▶ **WHAT NEEDS TO BE DONE**:
Copy all lines below containing "Odocoileus".

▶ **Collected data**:
◆ ◆ ◆

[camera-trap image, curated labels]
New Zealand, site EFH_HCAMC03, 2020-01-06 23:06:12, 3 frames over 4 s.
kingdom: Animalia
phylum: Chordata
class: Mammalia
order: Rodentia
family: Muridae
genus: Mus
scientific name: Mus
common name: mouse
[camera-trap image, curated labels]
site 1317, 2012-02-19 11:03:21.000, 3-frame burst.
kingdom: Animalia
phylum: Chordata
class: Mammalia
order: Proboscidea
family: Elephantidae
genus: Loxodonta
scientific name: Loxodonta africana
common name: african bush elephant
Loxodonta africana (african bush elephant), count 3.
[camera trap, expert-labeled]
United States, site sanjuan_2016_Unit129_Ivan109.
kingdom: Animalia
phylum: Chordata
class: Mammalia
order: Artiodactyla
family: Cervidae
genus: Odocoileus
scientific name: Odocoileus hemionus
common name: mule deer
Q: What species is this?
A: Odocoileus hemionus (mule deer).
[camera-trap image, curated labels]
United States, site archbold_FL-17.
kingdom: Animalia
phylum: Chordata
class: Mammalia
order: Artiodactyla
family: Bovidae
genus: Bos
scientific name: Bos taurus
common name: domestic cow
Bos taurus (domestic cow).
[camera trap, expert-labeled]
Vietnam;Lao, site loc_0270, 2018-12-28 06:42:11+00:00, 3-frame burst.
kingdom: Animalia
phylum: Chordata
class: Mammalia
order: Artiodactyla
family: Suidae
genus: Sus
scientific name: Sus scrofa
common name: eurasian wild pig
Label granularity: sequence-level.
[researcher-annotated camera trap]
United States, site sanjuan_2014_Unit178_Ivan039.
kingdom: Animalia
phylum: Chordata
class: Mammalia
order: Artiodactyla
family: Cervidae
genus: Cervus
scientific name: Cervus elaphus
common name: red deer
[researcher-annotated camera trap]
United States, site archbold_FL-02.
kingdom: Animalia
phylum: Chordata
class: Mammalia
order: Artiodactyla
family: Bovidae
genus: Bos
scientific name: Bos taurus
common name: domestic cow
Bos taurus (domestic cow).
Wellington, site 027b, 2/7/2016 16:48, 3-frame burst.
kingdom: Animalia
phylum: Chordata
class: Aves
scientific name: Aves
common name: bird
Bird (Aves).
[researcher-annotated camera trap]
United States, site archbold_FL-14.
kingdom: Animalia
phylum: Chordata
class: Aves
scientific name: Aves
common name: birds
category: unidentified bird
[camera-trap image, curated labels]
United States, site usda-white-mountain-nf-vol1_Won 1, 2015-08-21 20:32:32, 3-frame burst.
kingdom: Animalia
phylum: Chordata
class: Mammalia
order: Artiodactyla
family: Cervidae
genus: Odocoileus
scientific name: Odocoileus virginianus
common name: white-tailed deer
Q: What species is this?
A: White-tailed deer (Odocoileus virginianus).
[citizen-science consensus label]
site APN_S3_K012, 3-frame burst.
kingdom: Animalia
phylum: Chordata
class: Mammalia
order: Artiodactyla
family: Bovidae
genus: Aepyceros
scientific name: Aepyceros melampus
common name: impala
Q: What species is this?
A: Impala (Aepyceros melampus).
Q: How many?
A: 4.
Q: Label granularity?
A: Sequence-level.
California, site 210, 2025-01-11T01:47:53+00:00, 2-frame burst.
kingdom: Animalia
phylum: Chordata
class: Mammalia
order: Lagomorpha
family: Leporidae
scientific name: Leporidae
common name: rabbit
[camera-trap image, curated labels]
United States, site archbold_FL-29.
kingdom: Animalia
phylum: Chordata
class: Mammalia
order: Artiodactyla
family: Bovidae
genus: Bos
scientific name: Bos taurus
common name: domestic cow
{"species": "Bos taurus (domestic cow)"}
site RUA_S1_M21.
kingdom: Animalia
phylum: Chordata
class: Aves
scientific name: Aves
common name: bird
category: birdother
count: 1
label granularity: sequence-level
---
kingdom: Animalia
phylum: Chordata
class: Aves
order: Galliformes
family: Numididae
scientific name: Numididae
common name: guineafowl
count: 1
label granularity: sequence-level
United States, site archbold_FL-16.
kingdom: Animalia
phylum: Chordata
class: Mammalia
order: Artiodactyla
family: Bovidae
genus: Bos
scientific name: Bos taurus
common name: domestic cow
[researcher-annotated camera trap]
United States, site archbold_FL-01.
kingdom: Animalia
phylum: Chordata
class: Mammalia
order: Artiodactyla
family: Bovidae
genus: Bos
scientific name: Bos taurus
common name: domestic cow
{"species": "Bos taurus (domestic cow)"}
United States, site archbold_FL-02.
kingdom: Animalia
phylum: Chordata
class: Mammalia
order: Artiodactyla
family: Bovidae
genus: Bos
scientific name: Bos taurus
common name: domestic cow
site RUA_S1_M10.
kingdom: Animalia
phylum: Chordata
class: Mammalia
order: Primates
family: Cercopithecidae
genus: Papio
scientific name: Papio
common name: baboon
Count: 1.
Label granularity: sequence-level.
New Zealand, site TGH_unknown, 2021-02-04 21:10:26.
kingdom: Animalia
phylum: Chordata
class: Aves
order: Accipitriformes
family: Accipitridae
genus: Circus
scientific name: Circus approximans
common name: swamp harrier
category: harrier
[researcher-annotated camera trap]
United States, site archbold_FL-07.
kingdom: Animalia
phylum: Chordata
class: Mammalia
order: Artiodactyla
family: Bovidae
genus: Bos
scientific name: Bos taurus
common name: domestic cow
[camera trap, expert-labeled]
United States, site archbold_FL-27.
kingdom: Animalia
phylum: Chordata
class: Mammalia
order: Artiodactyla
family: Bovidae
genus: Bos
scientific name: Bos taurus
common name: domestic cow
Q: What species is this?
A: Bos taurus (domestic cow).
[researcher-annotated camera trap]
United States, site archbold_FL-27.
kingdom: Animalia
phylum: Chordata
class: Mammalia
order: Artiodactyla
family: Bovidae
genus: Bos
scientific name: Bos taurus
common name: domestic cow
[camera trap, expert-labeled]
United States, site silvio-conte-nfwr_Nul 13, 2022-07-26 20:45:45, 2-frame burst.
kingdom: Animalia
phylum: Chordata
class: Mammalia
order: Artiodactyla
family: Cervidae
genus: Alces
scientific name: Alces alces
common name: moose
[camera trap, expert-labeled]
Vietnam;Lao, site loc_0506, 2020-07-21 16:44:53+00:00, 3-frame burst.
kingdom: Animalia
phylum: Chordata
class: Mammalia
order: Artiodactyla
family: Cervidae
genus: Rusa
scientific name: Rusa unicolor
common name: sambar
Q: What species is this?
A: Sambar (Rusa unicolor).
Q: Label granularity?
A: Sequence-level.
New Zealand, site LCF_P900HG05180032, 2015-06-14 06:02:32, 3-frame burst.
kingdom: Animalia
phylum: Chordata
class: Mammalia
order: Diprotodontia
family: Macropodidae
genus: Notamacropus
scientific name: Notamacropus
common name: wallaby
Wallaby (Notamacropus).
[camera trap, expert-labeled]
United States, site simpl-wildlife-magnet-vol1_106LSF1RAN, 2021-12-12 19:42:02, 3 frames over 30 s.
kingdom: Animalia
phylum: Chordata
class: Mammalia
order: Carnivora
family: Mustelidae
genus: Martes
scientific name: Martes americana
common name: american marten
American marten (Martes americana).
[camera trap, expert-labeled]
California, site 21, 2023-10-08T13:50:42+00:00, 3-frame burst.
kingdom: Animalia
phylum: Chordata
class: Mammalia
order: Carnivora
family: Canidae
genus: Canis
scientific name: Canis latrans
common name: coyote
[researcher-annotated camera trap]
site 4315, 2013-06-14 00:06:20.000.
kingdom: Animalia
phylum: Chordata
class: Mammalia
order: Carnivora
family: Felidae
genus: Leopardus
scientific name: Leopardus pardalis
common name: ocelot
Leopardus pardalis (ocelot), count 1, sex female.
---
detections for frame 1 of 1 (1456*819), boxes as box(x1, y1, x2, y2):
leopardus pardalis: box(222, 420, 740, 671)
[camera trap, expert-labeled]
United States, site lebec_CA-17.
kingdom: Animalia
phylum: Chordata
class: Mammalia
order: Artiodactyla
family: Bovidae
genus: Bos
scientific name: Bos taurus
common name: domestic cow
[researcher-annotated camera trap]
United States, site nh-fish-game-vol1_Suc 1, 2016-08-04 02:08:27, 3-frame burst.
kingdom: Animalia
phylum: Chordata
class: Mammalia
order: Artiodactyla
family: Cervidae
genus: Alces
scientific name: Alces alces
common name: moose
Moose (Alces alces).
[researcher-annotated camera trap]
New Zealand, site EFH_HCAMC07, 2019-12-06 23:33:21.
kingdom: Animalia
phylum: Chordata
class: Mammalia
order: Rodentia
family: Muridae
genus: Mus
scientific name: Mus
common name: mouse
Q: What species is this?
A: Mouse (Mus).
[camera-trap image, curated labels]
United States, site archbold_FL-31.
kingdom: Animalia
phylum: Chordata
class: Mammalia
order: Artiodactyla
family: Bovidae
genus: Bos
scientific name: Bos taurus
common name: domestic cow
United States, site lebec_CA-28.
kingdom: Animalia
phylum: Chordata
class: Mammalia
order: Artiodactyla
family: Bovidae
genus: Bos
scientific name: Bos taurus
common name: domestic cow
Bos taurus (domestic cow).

◆ ◆ ◆

▶ **EXERCISE SOLUTION**:
genus: Odocoileus
scientific name: Odocoileus hemionus
A: Odocoileus hemionus (mule deer).
genus: Odocoileus
scientific name: Odocoileus virginianus
A: White-tailed deer (Odocoileus virginianus).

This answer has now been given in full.